Hunter and Brian are creating a poster for a project and they need to combine two different size boards to create their project. If the total area cannot exceed 7x to the second power -6x+2 square inches and one board Is 2x to the second power -9x+8 square inches, then what must be the maximum area of the second board?

Answer 1

Answer:

5x² + 3x - 6

Step-by-step explanation:

Data:

• Total area: 7x² - 6x + 2

• Area of one board: 2x² - 9x + 8

• Area of the other board: f(x)

The addition of the area of the two boards cannot exceed the total area. Then:

f(x) + 2x² - 9x + 8 ≤ 7x² - 6x + 2

f(x) ≤ 7x² - 6x + 2 - 2x² + 9x - 8

f(x) ≤ (7x² - 2x²) + (-6x + 9x) + (2 - 8)

f(x) ≤ 5x² + 3x - 6 in square inches

Answer 2

Answer:

The maximum area of the second board must be $(5x^2+3x-6)$ square inches.

Step-by-step explanation:

The total area of two different size boards cannot exceed $(7x^2-6x+2)$ square inches.

The area of one board is  $(2x^2-9x+8)$ square inches.
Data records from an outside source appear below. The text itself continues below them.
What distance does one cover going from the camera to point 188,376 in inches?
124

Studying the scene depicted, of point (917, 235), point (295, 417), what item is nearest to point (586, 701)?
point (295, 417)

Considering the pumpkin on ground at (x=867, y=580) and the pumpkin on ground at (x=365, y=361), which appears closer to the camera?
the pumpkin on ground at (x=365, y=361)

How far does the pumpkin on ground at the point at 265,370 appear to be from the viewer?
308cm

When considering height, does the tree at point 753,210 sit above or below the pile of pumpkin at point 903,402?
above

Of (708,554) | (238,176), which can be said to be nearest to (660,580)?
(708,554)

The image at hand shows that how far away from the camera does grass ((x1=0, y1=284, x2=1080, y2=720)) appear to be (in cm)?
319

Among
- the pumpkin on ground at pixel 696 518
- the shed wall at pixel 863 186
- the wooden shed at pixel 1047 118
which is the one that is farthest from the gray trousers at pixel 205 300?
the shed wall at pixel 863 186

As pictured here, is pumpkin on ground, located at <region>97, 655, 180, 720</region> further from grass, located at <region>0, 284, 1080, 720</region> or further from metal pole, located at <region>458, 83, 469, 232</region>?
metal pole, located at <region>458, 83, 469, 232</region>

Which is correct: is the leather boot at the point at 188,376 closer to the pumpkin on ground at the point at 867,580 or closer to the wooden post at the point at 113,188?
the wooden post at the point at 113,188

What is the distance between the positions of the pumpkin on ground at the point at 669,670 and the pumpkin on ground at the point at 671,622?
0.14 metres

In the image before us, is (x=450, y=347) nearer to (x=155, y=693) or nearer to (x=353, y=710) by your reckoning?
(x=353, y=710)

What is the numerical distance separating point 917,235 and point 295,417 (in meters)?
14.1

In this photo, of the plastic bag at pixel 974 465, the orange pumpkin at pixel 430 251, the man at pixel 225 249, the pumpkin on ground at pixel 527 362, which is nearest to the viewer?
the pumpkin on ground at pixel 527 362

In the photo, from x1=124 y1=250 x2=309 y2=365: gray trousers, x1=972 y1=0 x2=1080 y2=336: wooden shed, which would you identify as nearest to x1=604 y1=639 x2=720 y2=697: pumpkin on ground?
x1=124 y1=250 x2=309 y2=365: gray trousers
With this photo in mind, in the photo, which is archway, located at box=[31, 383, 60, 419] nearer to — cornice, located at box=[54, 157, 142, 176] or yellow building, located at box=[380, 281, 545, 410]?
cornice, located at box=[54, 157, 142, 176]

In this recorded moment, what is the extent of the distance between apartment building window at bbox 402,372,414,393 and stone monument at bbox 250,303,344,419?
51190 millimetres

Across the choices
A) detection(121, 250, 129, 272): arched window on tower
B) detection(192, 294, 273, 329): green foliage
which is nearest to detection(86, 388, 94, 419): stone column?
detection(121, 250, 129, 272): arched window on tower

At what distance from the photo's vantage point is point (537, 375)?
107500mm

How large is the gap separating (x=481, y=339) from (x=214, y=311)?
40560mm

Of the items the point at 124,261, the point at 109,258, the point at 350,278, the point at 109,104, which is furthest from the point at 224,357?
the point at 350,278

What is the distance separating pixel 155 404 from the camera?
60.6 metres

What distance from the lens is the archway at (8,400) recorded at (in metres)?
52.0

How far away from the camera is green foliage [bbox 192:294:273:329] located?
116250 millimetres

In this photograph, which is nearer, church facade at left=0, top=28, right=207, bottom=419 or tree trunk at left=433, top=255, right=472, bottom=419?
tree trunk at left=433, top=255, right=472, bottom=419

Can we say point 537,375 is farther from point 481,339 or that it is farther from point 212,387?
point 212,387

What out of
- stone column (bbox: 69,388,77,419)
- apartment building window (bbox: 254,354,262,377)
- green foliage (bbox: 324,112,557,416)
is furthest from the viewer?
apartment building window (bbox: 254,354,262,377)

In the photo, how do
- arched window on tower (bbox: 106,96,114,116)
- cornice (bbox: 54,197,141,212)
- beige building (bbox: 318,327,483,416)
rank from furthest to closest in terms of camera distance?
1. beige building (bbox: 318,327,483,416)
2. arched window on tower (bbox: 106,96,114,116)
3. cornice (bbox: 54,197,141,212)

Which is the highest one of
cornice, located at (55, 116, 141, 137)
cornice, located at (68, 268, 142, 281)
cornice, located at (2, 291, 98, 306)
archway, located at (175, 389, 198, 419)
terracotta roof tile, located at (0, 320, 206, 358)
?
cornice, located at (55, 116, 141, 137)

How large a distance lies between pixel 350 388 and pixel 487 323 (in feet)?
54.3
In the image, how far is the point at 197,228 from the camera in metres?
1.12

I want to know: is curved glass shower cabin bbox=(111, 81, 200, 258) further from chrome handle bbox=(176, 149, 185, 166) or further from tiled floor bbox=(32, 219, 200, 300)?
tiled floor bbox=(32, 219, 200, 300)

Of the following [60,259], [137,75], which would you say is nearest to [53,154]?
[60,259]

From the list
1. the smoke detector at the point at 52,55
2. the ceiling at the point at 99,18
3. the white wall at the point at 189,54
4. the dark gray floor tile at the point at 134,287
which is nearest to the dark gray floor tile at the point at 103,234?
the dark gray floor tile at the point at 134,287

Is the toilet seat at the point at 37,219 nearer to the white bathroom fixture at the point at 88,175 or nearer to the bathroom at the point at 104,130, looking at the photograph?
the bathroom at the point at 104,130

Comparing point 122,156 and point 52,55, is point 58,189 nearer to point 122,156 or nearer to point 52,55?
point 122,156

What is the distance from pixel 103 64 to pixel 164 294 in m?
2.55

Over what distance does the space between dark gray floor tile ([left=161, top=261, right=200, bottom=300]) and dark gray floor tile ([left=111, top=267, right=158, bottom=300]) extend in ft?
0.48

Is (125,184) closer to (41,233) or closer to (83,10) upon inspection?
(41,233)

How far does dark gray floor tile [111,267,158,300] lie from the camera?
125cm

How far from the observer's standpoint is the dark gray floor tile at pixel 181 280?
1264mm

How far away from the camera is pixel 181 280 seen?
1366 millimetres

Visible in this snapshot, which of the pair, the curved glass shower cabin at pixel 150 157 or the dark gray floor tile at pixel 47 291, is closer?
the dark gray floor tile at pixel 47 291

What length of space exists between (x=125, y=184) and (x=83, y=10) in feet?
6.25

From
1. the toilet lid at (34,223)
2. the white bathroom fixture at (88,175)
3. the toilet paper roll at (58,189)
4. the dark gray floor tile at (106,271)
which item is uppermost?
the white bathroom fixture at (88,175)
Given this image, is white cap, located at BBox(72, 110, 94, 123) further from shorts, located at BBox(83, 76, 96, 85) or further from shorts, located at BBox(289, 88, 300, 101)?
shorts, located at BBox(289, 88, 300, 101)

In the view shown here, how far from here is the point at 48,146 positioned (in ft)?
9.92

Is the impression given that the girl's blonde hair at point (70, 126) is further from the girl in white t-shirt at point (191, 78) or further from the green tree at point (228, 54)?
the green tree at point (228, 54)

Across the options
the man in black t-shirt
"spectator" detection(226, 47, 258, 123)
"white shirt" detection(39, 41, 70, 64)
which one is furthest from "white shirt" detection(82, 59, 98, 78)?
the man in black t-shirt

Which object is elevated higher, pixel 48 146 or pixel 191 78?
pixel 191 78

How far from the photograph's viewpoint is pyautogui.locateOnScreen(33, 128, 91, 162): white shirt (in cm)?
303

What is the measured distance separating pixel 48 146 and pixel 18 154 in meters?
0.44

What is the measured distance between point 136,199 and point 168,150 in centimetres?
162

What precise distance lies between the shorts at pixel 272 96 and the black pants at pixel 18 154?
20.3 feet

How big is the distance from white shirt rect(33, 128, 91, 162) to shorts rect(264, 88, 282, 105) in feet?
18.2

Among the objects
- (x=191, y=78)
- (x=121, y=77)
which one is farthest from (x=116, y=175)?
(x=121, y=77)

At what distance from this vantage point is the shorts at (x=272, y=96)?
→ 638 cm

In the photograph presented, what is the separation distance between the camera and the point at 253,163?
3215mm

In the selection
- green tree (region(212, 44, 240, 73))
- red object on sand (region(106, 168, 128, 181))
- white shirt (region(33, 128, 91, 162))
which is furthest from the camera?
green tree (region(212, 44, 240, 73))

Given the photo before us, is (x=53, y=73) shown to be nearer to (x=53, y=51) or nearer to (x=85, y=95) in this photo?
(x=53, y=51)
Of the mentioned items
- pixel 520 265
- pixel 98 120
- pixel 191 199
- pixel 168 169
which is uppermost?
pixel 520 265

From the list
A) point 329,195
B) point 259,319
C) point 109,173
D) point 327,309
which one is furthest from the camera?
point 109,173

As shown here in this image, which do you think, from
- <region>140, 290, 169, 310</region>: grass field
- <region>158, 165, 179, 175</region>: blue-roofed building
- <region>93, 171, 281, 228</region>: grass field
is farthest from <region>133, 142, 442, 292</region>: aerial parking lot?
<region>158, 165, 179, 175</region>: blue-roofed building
Suppose, the area of the second board is  $y$ square inches.

That means......

$y+(2x^2-9x+8)\leq 7x^2-6x+2\\ \\ y\leq (7x^2-6x+2)-(2x^2-9x+8)\\ \\y \leq 7x^2-6x+2-2x^2+9x-8\\ \\ y\leq 5x^2+3x-6$

So, the maximum area of the second board must be $(5x^2+3x-6)$ square inches.